This poem has an interesting connection with the city and region of Fukushima as we shall see:

Japanese | Romanization | Translation |
みちのくの | Michinoku no | Whose fault is it |
しのぶもぢずり | Shinobu mojizuri | that my feelings have begun to tangle |
誰故に | Tare yue ni | like the tangle-patterned prints |
乱れそめにし | Midare some ni | of Shinobu from the distant north? |
我ならなくに | Ware naranaku ni | Since it is not mine, it must be… |
The author, Minamoto no Toru (822-895) who goes by the sobriquet of the “Riverbank Minister of the Left” (河原左大臣) here was renowned for his courtly elegance, and Professor Mostow thinks he may have served as a partial role-model for the famous hero of the Tale of Genji.

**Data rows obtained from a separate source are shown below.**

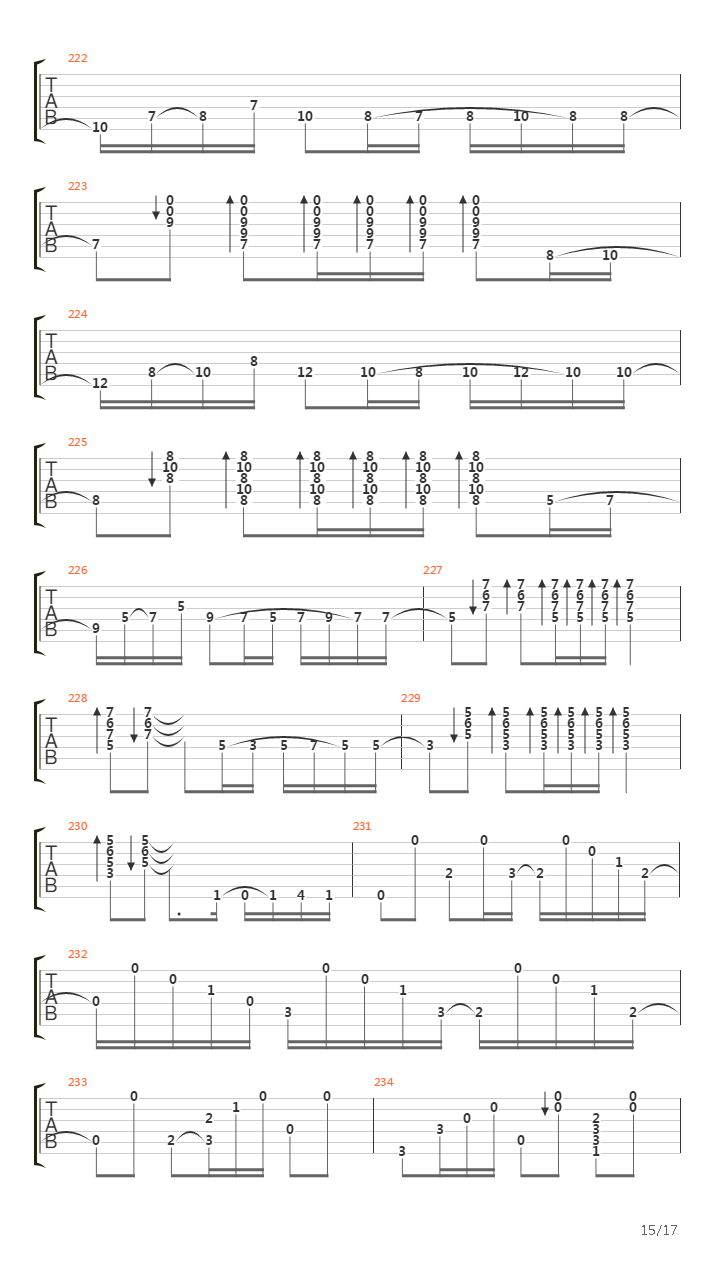 222
T
A
B
10 7 8 7 10 8 7 8 10 8 8

223
T
A
B
7 0 0 9 0 0 9 9 7 0 0 9 9 7 0 0 9 9 7 0 0 9 9 7 0 0 9 9 7 8 10

224
T
A
B
12 8 10 8 12 10 8 10 12 10 10

225
T
A
B
8 8 10 8 8 10 8 10 8 8 10 8 10 8 8 10 8 10 8 8 10 8 10 8 8 10 8 10 8 5 7

226
T
A
B
9 5 7 5 9 7 5 7 9 7 7

227
5 7 6 7 7 6 7 7 6 7 5 7 6 7 5 7 6 7 5 7 6 7 5

228
T
A
B
7 6 7 5 7 6 7 5 3 5 7 5 5

229
3 5 6 5 5 6 5 3 5 6 5 3 5 6 5 3 5 6 5 3 5 6 5 3

230
T
A
B
5 6 5 3 5 6 5 1 0 1 4 1

231
0 0 2 0 3 2 0 0 1 2

232
T
A
B
0 0 0 1 0 3 0 0 1 3 2 0 0 1 2

233
T
A
B
0 0 2 3 2 1 0 0 0

234
3 3 0 0 0 0 0 2 3 3 1 0 0

15/17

The poem is thought to be Toru’s defense to his wife or lover about his faithfulness, but he uses some interesting imagery to convey how upset he is that his faithfulness is questioned. Mostow points out that the poem is a subject of debate because it’s also been interpreted as an expression of secret love to someone else (i.e. “why did you make me feel this way”?).
The place referenced, Shinobu in Michinoku, is the old name for what is now the city of Fukushima in Fukushima Prefecture. Although it is now known for last year’s earthquake and nuclear disaster, the area was originally a frontier area during the time of the Nara and Heian periods, and as evinced in the poem above, famous for it’s patterned cloth called shinobu mojizuri.
The term mojizuri refers to a type of plant, pictured above, a variety of orchid found in east Asia. It’s also called nejibana in modern Japanese.